Understanding age assurance vs. age verification vs. age signals
and their impact on children and developers
For companies operating online, safeguarding kids in a digital world means navigating complex data protection rules along with many compliance challenges.
In the vacuum of federal legislation, individual states started passing their own regulations, creating a fast-growing patchwork of age-verification laws across the country. In several U.S. states, such as Florida, Texas, Louisiana, and Utah, among others, “age gating” for adult content is now or will become mandatory. In addition, many social media apps and app stores are now voluntarily “age gating” to meet privacy compliance requirements or reduce liability for AI-generated content. These laws and requirements vary substantially in their scope, applicable age thresholds, definitions of covered platforms, and enforcement frameworks.
For companies operating nationwide, that inconsistency is a major compliance obstacle, with implications reaching well beyond the protection of children online. Clear divisions have emerged between those who regard age verification as a necessary safeguard and critics who warn it could normalize a surveilled and censored internet. Profound consequences regarding privacy, speech and digital rights would affect every American, regardless of age.
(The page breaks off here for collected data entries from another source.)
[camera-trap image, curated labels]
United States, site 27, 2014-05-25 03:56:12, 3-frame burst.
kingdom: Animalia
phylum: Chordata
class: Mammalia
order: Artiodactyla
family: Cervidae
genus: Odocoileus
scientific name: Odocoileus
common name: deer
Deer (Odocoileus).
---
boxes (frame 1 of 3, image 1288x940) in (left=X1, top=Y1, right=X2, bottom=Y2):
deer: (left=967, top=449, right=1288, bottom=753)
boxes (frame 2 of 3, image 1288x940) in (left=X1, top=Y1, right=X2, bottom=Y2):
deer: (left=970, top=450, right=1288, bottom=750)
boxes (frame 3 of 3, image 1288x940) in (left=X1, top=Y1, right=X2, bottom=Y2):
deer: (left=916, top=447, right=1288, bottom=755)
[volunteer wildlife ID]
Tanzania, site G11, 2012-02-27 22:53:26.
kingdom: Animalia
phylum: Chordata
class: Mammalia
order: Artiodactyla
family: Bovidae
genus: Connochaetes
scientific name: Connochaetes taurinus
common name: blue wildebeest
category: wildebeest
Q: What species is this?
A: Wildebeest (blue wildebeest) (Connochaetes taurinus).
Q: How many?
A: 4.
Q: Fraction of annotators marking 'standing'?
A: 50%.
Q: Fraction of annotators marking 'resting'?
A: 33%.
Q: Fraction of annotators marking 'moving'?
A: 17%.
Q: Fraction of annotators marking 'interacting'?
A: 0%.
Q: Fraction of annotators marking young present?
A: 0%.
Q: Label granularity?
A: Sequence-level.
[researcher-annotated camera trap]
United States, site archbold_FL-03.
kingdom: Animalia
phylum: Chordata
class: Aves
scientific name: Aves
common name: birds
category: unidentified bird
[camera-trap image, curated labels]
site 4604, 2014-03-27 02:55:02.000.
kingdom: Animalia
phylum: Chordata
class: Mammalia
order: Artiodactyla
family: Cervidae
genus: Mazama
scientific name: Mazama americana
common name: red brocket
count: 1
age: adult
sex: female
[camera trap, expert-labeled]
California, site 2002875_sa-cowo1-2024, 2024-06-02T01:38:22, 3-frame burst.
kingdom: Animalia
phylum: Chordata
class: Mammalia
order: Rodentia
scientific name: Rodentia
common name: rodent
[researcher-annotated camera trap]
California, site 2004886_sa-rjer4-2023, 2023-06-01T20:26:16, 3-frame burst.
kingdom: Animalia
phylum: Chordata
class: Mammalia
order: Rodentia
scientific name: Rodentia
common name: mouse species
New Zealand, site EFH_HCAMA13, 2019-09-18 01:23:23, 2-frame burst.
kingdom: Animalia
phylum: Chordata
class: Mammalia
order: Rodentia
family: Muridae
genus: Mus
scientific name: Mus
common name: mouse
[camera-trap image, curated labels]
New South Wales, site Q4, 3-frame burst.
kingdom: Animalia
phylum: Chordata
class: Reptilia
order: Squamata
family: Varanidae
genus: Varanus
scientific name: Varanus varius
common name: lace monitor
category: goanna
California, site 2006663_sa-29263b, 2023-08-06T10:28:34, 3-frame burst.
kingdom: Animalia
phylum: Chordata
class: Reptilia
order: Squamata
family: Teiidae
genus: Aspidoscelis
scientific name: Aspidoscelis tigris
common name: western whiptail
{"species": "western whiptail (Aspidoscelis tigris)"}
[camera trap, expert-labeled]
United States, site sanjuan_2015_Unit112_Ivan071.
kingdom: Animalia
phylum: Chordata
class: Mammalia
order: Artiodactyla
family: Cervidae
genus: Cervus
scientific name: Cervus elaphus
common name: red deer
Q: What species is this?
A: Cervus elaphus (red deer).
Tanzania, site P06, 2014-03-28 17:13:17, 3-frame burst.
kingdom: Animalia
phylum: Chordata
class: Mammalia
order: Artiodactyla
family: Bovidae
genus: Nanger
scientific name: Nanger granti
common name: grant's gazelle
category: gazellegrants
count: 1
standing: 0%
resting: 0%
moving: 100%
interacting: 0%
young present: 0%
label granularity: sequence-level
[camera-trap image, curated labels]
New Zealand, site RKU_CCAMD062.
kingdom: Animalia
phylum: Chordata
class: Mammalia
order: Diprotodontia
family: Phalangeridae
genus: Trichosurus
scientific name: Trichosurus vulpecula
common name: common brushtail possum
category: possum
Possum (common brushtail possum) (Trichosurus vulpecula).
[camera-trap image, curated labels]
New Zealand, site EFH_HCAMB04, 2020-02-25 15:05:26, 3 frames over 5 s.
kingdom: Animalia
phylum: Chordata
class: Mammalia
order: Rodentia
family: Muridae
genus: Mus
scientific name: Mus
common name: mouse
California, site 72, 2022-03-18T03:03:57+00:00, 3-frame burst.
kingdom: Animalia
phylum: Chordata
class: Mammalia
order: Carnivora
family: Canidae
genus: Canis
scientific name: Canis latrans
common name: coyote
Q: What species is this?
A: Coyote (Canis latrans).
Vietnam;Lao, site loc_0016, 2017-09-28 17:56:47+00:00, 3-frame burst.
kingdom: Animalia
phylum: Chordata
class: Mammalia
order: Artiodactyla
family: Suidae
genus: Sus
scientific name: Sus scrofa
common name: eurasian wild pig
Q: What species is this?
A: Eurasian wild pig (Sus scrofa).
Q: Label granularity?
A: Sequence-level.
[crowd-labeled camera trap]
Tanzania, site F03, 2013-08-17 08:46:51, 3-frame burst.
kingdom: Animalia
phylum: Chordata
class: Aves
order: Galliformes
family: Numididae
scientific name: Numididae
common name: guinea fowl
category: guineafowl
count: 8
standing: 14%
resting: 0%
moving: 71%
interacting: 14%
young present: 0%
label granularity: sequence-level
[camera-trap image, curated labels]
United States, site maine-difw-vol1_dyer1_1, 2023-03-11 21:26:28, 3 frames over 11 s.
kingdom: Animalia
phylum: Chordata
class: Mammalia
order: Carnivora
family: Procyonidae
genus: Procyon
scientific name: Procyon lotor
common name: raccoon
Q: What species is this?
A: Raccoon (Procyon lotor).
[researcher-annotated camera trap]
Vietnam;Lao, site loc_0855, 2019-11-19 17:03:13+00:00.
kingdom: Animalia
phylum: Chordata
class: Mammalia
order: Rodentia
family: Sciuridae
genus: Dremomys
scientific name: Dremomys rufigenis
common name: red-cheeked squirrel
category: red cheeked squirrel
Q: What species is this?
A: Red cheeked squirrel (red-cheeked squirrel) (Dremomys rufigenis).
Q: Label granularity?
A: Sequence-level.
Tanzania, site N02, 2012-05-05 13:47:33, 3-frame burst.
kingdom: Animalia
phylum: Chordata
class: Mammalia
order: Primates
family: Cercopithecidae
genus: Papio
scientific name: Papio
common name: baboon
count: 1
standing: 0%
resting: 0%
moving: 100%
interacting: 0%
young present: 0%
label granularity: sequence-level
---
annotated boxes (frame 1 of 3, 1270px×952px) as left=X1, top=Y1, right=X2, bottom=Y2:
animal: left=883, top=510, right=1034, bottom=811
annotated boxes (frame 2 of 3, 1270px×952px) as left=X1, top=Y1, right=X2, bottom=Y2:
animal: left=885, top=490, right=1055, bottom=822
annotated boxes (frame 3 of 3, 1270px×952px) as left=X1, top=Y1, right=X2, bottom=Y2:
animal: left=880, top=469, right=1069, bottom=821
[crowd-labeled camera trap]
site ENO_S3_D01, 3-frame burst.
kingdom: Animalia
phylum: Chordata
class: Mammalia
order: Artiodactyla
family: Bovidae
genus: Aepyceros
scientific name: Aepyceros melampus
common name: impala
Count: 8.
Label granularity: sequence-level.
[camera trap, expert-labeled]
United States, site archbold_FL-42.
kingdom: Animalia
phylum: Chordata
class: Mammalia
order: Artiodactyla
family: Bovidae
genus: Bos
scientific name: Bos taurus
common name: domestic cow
A legal battleground is taking shape around age assurance, age verification and age signals. The motivations behind these laws are generally positive. Lawmakers want to (i) prevent children from accessing pornographic or other harmful content; (ii) provide age-appropriate content and guardrails regarding suicide, self-harm, and addictive content; and (iii) provide more parental controls around children’s data.
The right way to implement these policy goals, however, is a lot messier.
Here’s the key question everyone needs to consider: How much information are we going to ask people to hand over to “know” their age?
Before wading into this quagmire, let’s at least agree on some key definitions:
Age Assurance – These are techniques to determine a person’s age and can be as low-tech as getting a user to self-report their age, or as high-tech as using AI techniques to “guess” a person’s age based on facial estimation, behavioral analysis or an analysis of data broker information.
Age Verification – This is a subset of age assurance, where there is a high level of proof concerning a person’s age. This includes turning over a driver’s license or other types of digital IDs to access a service.
Age Signals – This is a signal from a device, operating system, or browser that can be based on age assurance or age verification techniques.
California’s Digital Age Assurance Act (AB 1043) set to take effect January 1, 2027 requires operating systems and app stores to obtain age verification upon account creation and then send age brackets via an age signal to developers. Developers cannot use this data or share it for purposes other than identifying a user’s age.
Compared to other age verification laws, which may require multiple websites or services to obtain vast amounts of personal data, this seems like a balanced approach. This law seems to limit the number of parties that collect sensitive data but still provides some level of age assurance for developers. In addition, we would strongly encourage app stores and operating systems to use on-device storage and processing, to further protect sensitive data.
So what do you think? Do you agree with the California approach, and should this approach be adopted nationally?